---------- EXCERPTED TEXT
If you are a fan of Neil Gaiman’s The Graveyard Book, and have wished that there existed a book very like it, but suited to a younger audience, Lee Battersby has fulfilled that wish in Magrit.  The book is set in a beautifully atmospheric cemetery, wherein the inhabitants lie forgotten and a self-contained, private sanctuary has been chiseled out of the silence.  Magrit is an easy character to follow along with; a carefree nearly-ten year old, whose imagination is fed to bursting by her mouldering home and her questions answered by the all-seeing Master Puppet.  Master Puppet is a great, original character, I must say – a skeleton patched together from various discarded bones and lashed to the cross atop the cemetery’s chapel, dispensing wisdom and criticism in a voice that is practically audible while you read.  The plot is easy to follow for young readers, and while adult readers (and indeed, canny youngsters) may pick up on which way the wind is blowing reasonably early in the story, the ending is unexpected and satisfactorily ambiguous.

The Sad image

If you have not read Neil Gaiman’s The Graveyard Book, then this criticism will pass you by and not affect your reading of Magrit at all.  If this is the case for you, I am truly happy that you have yet to discover the magic of both of these wonderful books.  The only problem I had with this story is that it felt far too much like The Graveyard Book.  So much so, in fact, that I felt like Bod and Magrit could have easily lived in Bod’s graveyard at the same time, with Magrit’s corner cordoned off in some way so that the two never got around to meeting.  The reason this was a problem is that because I read The Graveyard Book years ago on its original release (our dust-jacketed, hardbacked edition has pride of place on our shelf, with only slight paper-specklage after eight years), and have since re-read it multiple times, Bod, Silas and the gang have taken up residence in my brain as the superior graveyard-dwelling crew.  Again though, if you haven’t read The Graveyard Book, you should find Magrit and Master Puppet entirely original and thoroughly unique.

I would also have loved to have seen a bit of the quirky, bizarre humour that Battersby inserts into his adult fiction works make its way into Magrit’s story.
--------------------
---------- DATA
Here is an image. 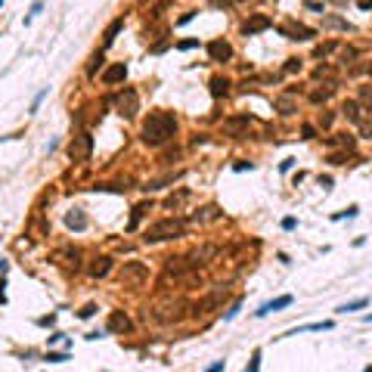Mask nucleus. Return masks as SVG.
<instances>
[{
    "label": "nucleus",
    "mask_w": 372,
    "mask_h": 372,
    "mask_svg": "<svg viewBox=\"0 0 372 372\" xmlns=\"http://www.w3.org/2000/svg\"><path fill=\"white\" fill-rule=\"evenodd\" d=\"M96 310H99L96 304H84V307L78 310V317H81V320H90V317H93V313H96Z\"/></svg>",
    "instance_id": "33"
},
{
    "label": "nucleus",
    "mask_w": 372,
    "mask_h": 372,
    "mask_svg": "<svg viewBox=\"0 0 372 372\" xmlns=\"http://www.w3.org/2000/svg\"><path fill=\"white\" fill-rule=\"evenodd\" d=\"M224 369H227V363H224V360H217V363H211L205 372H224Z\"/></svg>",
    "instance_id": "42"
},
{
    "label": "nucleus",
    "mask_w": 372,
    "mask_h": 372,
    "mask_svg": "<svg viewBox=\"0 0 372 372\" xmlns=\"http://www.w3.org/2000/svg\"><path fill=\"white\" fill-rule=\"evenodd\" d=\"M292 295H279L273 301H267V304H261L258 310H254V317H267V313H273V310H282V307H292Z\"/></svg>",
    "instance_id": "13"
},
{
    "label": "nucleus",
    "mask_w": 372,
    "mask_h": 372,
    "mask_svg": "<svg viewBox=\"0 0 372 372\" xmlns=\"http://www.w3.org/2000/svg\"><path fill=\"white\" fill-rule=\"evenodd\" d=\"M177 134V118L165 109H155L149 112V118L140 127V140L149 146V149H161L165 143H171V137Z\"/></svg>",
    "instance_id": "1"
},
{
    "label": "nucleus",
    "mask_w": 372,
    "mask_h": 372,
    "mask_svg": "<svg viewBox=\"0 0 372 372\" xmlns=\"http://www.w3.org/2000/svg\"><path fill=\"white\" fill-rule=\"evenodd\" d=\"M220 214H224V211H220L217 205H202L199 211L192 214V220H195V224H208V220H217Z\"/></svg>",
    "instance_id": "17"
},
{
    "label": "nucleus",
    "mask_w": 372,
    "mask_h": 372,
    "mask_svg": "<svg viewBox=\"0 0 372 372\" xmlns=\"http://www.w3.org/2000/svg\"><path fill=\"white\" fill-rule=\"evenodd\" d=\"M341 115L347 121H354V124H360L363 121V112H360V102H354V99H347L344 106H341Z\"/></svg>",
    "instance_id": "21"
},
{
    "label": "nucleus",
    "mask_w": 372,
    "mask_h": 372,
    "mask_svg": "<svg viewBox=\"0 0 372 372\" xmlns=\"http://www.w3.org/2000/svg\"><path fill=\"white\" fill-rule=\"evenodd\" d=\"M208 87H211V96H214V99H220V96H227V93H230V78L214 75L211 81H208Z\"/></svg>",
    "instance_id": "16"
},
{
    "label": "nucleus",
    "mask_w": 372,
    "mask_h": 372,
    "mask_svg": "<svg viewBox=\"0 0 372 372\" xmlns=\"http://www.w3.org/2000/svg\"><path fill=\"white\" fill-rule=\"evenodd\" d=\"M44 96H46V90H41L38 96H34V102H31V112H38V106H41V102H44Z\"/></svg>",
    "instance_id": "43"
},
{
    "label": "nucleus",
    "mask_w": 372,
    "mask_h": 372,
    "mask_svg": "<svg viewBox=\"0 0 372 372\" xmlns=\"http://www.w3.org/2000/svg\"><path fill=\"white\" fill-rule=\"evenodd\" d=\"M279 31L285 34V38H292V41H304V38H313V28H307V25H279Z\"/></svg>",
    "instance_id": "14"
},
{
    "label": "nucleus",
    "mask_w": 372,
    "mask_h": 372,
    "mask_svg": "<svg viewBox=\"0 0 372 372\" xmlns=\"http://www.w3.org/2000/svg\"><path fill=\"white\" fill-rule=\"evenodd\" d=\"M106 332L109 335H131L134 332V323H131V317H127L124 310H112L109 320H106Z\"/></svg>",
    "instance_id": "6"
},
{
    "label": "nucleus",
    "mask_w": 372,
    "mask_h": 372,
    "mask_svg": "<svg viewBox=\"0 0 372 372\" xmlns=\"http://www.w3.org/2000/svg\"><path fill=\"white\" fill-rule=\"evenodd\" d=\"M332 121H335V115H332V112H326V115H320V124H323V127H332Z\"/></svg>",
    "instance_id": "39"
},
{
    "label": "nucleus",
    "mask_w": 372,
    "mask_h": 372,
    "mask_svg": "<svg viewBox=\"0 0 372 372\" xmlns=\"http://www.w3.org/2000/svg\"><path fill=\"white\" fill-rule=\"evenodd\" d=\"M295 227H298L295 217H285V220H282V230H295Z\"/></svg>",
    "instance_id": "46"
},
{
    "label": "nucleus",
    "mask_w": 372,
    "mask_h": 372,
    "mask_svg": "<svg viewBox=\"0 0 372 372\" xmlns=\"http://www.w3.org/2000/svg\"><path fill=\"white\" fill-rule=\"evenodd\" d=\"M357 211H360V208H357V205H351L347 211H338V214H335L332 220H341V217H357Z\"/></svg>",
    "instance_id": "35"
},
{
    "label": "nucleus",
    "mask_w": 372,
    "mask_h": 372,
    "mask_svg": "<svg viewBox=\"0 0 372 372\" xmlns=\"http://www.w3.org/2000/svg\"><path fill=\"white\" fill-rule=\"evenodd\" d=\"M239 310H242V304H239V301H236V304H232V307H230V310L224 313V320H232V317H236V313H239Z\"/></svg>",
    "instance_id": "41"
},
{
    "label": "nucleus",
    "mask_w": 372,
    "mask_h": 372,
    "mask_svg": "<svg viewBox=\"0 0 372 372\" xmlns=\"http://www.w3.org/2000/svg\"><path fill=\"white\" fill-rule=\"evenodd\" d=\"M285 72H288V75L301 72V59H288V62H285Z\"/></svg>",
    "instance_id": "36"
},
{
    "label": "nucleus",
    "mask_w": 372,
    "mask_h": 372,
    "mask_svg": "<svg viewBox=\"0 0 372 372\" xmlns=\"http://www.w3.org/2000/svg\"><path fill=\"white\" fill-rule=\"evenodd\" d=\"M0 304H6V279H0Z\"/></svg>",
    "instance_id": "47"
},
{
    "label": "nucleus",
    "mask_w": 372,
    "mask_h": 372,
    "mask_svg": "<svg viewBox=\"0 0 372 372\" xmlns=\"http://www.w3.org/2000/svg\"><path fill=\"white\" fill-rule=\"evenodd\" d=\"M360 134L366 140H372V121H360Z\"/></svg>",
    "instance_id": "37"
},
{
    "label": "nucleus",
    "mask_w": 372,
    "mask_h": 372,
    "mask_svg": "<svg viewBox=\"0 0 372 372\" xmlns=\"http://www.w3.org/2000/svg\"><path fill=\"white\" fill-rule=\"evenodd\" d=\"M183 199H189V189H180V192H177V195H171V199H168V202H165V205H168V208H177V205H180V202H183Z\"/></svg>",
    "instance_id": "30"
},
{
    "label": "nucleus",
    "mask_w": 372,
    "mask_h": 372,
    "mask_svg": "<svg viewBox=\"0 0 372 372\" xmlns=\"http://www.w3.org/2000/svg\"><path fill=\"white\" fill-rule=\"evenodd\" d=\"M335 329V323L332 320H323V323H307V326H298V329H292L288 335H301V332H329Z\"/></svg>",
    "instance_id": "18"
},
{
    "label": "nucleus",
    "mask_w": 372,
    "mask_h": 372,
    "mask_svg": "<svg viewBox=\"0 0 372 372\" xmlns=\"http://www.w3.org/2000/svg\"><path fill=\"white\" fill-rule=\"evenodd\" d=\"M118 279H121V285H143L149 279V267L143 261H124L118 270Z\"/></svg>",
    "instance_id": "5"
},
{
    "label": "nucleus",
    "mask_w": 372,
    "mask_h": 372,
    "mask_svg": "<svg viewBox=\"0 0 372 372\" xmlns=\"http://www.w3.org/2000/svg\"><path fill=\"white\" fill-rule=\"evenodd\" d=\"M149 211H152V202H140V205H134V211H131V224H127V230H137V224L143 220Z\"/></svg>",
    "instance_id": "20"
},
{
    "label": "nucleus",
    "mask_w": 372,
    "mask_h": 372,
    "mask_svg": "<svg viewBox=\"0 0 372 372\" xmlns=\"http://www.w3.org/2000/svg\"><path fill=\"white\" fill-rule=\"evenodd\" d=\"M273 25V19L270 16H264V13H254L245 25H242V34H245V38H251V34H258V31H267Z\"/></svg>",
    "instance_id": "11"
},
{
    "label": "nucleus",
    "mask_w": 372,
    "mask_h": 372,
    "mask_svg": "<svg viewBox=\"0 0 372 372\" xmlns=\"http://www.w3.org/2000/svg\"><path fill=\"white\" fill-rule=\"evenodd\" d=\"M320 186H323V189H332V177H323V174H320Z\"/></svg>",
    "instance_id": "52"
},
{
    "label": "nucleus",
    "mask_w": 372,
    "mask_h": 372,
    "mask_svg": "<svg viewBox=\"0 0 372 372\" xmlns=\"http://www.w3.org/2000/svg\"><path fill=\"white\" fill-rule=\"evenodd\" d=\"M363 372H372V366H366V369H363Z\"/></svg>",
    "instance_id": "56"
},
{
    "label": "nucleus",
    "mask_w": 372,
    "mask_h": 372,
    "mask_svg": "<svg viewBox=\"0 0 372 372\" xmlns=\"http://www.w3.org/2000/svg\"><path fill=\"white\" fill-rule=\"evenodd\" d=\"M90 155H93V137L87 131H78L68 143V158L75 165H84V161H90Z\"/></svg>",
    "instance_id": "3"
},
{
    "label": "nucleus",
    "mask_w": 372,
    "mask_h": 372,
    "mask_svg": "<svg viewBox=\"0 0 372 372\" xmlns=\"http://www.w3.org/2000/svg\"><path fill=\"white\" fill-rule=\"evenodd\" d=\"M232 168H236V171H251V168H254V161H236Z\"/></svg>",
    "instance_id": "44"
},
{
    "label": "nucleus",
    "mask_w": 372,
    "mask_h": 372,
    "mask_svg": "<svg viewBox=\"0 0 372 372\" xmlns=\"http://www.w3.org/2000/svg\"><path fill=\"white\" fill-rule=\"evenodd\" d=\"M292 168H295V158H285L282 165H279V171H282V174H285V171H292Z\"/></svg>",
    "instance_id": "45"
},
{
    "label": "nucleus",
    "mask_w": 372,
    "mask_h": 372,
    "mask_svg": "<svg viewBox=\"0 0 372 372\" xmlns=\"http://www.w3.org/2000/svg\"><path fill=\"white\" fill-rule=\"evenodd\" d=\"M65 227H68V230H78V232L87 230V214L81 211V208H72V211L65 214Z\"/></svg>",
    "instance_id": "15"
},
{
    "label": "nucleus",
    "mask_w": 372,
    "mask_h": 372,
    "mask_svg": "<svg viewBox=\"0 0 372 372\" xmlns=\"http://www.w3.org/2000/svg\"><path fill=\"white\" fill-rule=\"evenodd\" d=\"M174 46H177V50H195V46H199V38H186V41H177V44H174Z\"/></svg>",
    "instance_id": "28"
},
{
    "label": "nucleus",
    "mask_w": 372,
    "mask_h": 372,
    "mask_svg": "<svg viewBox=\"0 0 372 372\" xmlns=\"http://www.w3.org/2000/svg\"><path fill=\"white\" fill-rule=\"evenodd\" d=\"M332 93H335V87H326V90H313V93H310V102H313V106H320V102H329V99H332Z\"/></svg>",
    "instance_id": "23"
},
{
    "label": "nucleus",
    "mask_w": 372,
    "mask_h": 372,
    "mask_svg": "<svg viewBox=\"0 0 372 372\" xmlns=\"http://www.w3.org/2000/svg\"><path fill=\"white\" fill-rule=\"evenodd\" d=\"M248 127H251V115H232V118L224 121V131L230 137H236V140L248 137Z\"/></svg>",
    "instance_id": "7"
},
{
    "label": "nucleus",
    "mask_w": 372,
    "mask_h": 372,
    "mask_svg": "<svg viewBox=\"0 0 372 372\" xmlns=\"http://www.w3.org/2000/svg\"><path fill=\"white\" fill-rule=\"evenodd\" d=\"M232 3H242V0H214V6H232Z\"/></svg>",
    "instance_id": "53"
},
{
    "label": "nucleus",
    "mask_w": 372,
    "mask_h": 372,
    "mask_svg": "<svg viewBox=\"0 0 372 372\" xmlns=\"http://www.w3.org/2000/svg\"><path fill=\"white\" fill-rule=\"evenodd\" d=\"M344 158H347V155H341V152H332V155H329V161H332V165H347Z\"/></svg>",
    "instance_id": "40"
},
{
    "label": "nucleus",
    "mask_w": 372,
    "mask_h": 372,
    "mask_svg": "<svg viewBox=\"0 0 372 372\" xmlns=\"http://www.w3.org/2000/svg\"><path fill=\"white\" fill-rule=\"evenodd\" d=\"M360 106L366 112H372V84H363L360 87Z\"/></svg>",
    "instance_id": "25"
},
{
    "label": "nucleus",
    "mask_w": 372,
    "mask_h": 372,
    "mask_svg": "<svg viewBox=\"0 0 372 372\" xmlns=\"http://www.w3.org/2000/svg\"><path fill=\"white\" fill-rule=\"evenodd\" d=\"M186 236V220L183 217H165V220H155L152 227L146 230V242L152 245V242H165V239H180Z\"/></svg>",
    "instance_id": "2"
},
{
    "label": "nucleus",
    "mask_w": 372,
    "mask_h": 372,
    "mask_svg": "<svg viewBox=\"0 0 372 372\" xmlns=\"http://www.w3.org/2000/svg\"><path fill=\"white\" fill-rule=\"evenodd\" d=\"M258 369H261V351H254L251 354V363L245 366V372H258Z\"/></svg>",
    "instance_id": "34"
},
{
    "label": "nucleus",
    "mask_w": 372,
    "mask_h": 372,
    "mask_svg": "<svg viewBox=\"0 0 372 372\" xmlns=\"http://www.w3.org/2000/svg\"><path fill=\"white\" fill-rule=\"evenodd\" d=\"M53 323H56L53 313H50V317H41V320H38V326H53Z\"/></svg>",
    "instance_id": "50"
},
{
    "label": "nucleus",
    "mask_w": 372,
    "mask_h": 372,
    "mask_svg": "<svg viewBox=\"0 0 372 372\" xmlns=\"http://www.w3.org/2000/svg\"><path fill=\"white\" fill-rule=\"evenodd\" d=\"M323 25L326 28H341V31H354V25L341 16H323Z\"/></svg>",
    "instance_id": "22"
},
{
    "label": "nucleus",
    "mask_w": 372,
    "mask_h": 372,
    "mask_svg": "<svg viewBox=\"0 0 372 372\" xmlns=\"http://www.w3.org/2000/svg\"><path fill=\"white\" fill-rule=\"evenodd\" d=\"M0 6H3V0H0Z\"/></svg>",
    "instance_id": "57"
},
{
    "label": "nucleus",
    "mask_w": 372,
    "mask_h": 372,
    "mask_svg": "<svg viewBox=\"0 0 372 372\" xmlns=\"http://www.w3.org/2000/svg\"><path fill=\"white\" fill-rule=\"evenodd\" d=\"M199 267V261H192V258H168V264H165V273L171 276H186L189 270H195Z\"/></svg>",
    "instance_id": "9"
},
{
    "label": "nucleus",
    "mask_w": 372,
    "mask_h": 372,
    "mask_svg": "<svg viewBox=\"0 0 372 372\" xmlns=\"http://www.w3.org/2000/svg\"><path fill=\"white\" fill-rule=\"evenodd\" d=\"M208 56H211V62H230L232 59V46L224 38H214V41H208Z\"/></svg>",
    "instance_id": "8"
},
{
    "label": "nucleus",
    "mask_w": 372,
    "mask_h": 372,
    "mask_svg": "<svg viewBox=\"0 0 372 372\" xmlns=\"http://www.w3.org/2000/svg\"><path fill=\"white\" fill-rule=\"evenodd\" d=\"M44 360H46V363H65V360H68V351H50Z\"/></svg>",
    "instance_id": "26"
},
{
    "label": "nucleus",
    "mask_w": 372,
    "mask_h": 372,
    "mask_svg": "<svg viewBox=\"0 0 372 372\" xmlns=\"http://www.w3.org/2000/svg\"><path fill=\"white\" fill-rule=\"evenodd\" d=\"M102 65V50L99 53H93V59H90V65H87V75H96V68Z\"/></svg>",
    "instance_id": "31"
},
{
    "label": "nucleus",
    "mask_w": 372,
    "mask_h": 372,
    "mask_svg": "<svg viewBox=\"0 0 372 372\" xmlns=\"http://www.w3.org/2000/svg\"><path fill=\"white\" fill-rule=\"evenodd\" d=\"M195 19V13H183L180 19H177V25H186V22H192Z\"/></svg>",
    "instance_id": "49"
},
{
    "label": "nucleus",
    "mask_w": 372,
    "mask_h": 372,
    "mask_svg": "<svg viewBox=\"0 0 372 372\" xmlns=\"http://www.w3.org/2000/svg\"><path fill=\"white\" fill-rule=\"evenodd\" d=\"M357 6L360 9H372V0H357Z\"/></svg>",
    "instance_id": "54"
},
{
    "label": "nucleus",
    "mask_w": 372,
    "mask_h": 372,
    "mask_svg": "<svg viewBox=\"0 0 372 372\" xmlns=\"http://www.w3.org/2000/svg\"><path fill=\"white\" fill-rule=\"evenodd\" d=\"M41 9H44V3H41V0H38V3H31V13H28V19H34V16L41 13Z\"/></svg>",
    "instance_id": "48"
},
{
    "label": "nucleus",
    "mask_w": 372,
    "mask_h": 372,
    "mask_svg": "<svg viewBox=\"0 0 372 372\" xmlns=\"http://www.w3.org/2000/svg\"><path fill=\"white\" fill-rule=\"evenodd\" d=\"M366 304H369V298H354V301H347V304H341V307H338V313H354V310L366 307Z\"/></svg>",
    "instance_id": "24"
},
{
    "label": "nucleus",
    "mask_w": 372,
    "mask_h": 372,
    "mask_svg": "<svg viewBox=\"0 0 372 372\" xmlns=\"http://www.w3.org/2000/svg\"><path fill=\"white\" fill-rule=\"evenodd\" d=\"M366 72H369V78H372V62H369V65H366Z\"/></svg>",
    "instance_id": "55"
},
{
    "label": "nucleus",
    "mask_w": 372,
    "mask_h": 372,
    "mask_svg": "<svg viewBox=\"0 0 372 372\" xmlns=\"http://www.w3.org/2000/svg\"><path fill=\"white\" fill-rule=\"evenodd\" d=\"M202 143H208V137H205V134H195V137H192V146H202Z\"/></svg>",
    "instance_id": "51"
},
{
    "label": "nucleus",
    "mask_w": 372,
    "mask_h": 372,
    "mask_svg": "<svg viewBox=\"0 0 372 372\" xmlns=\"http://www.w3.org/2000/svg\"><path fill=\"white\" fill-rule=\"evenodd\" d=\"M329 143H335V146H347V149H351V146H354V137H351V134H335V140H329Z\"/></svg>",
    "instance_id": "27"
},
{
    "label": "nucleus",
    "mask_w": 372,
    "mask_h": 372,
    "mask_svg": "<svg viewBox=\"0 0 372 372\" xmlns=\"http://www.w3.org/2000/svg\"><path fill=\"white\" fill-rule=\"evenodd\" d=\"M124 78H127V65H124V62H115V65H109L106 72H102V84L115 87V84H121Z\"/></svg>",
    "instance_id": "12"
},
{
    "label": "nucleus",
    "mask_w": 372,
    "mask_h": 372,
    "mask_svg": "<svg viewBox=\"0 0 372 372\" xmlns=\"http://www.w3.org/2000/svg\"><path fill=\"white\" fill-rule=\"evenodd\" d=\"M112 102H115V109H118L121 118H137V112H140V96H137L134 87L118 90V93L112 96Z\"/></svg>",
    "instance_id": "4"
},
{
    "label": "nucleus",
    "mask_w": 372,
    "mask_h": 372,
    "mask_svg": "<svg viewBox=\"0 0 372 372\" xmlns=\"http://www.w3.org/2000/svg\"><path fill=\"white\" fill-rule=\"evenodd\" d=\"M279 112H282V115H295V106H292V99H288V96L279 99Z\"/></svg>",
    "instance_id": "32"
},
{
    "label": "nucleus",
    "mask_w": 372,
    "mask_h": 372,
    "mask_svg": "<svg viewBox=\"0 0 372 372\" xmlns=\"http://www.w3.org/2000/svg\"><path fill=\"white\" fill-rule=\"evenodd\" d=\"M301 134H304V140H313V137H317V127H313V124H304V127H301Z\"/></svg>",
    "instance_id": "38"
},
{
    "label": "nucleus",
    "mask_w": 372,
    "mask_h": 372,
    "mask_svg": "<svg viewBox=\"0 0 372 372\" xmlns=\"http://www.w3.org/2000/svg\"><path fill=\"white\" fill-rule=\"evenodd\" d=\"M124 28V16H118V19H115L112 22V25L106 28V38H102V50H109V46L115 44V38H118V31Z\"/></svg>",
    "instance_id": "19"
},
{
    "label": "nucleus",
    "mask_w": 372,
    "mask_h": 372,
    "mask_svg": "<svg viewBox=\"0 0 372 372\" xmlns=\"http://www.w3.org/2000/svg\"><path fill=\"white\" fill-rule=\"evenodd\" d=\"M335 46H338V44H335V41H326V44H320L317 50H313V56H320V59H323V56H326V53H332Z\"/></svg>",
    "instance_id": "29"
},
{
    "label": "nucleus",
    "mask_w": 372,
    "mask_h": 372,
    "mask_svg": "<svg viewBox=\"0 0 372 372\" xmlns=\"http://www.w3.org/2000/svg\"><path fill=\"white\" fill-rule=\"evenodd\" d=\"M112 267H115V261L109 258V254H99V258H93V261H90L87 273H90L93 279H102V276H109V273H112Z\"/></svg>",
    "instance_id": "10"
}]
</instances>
--------------------
---------- DATA
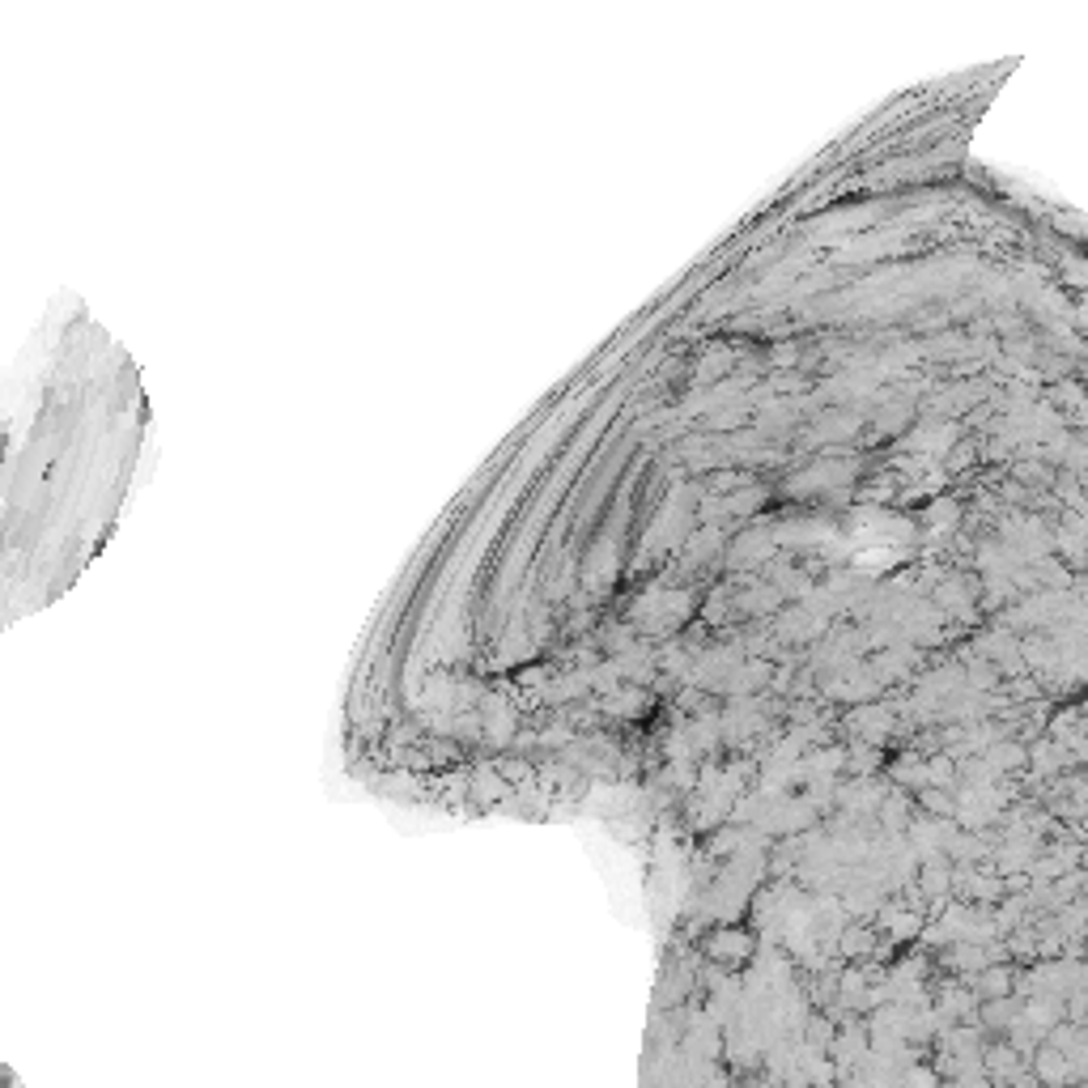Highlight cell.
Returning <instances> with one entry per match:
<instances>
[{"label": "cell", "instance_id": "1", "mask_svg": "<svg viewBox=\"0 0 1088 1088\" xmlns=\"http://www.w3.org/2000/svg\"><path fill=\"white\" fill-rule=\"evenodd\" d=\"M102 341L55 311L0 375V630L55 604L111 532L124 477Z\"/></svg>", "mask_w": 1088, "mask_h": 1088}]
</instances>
--------------------
---------- DATA
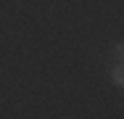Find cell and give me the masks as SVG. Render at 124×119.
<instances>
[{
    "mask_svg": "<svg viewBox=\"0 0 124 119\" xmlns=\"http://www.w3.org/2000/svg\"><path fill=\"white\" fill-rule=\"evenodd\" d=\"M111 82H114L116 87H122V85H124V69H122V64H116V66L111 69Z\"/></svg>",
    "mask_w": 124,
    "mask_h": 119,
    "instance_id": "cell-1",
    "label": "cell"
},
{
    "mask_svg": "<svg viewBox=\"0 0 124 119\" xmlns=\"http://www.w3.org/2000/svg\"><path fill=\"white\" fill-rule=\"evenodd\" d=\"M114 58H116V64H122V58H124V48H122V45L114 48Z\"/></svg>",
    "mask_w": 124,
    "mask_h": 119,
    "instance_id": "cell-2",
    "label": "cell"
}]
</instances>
--------------------
[TASKS TO PERFORM]
1. Rewrite the passage of the review of Magrit starting at "I would also" and ending at "into Magrit’s story.", putting "wit" in place of "humour".
2. Carry the review of Magrit on from its final sentence.

[TASK-BY-TASK OUTPUTS]
1.
I would also have loved to have seen a bit of the quirky, bizarre wit that Battersby inserts into his adult fiction works make its way into Magrit’s story.

2.
The Quirkyimage

The presentation, both inside and out, of this first edition of Magrit is something else entirely.  For a start, the textured hardback cover fits neatly in your hand and the raw edges of the pages are tinged an inviting pale purple.  The beautiful papercut illustration on the front sets the tone for the gorgeous reading experience awaiting you.  The pages inside are bordered in similar papercut designs and Master Puppet’s dialogue is always printed in a spectacularly eye-popping font, which is both a handy visual cue for younger readers and serves to enhance that unique character voice that I mentioned earlier.  Overall, there has been a great deal of consideration put into the visual presentation of this book and it greatly enhances the reading experience.  I can just imagine the coveting that will go on amongst mini-fleshlings when this one hits the school library shelves!

I also loved that Battersby references Catharine Arnold’s Necropolis: London and its Dead in his acknowledgements.  This is a reasonably large and dense non-fiction tome that I checked out of the library years ago, before I started blogging, as part of my attempt to read all the death-related things.  I just like the idea that other people have read a reasonably obscure book that I randomly checked out of the library many years ago.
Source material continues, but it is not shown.